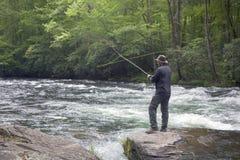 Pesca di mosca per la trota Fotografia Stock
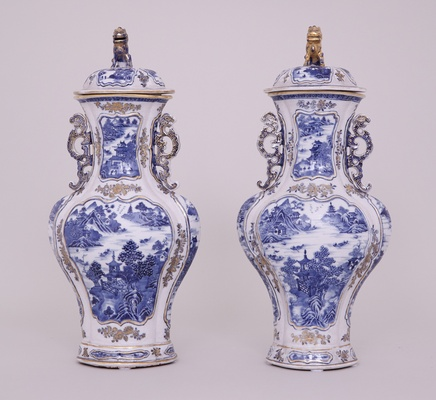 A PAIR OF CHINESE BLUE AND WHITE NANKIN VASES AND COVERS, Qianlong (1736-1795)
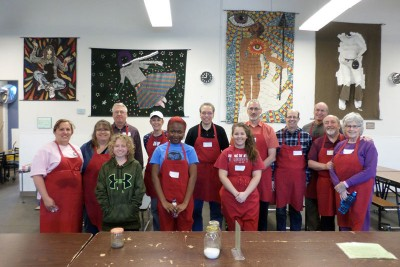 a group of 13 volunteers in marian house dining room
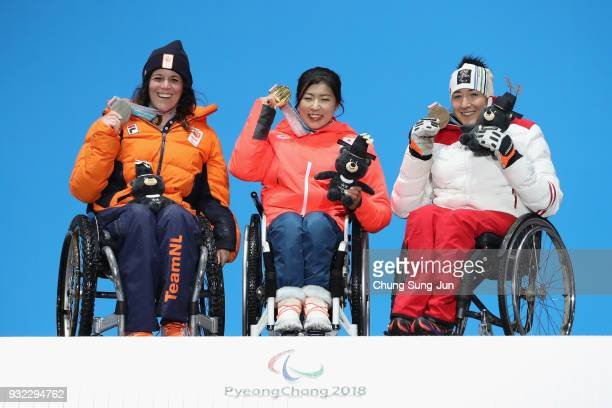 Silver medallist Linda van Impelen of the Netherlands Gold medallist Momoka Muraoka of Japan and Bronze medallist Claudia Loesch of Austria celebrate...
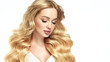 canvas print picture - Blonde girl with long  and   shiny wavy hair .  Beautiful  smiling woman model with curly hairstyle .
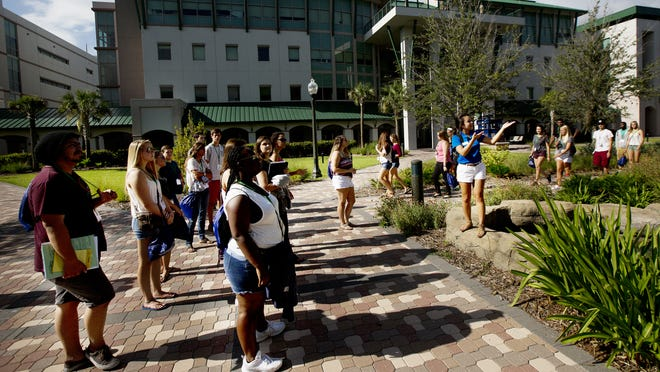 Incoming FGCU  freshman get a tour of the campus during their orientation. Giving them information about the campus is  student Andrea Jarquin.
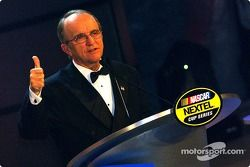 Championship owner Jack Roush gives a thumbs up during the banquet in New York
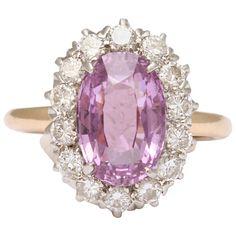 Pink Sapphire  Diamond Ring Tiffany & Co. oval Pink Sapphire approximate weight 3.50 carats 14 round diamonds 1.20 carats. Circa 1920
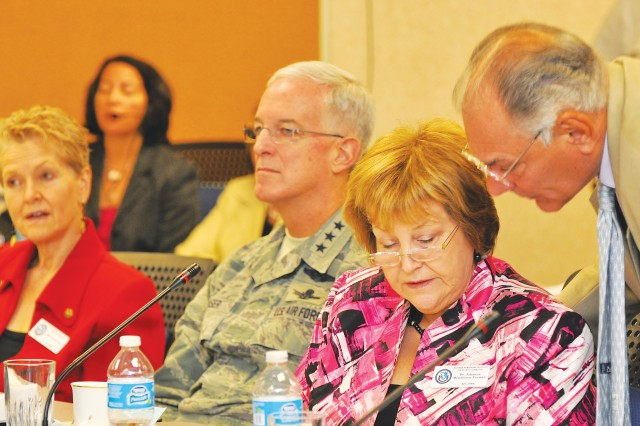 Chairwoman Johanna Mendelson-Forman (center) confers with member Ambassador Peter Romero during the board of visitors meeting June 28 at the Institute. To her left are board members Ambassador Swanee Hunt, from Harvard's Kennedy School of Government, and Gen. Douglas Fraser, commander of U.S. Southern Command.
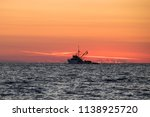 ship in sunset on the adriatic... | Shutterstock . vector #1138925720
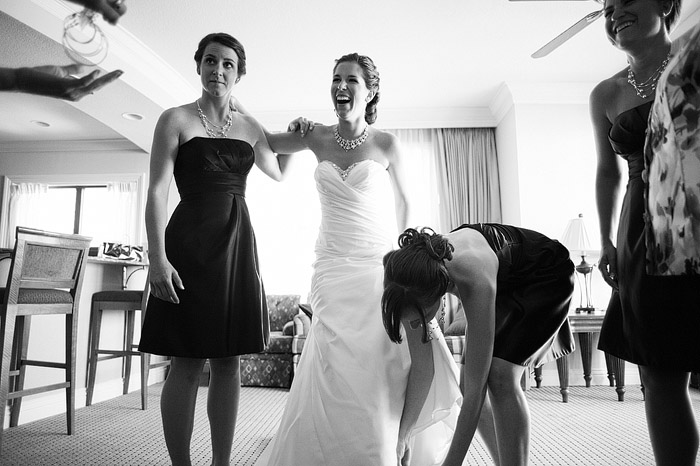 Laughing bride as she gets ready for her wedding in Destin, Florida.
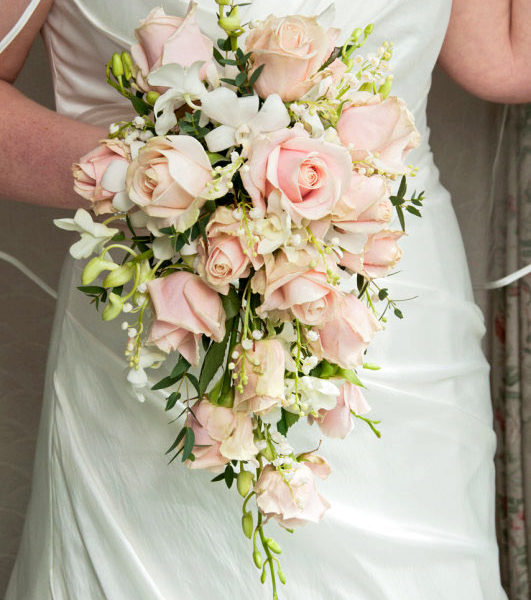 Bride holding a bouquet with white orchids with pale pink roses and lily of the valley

▬▬▬

» What you have to do:
Could you output every record above exactly as written, leaving out the pictures?

» Task response:
 Pesca di mosca per la trota Fotografia Stock
 A PAIR OF CHINESE BLUE AND WHITE NANKIN VASES AND COVERS, Qianlong (1736-1795)
 a group of 13 volunteers in marian house dining room
 Silver medallist Linda van Impelen of the Netherlands Gold medallist Momoka Muraoka of Japan and Bronze medallist Claudia Loesch of Austria celebrate...
 canvas print picture - Blonde girl with long  and   shiny wavy hair .  Beautiful  smiling woman model with curly hairstyle .
 Incoming FGCU  freshman get a tour of the campus during their orientation. Giving them information about the campus is  student Andrea Jarquin.
 Championship owner Jack Roush gives a thumbs up during the banquet in New York
 Pink Sapphire  Diamond Ring Tiffany & Co. oval Pink Sapphire approximate weight 3.50 carats 14 round diamonds 1.20 carats. Circa 1920
 Chairwoman Johanna Mendelson-Forman (center) confers with member Ambassador Peter Romero during the board of visitors meeting June 28 at the Institute. To her left are board members Ambassador Swanee Hunt, from Harvard's Kennedy School of Government, and Gen. Douglas Fraser, commander of U.S. Southern Command.
 ship in sunset on the adriatic... | Shutterstock . vector #1138925720
 Laughing bride as she gets ready for her wedding in Destin, Florida.
 Bride holding a bouquet with white orchids with pale pink roses and lily of the valley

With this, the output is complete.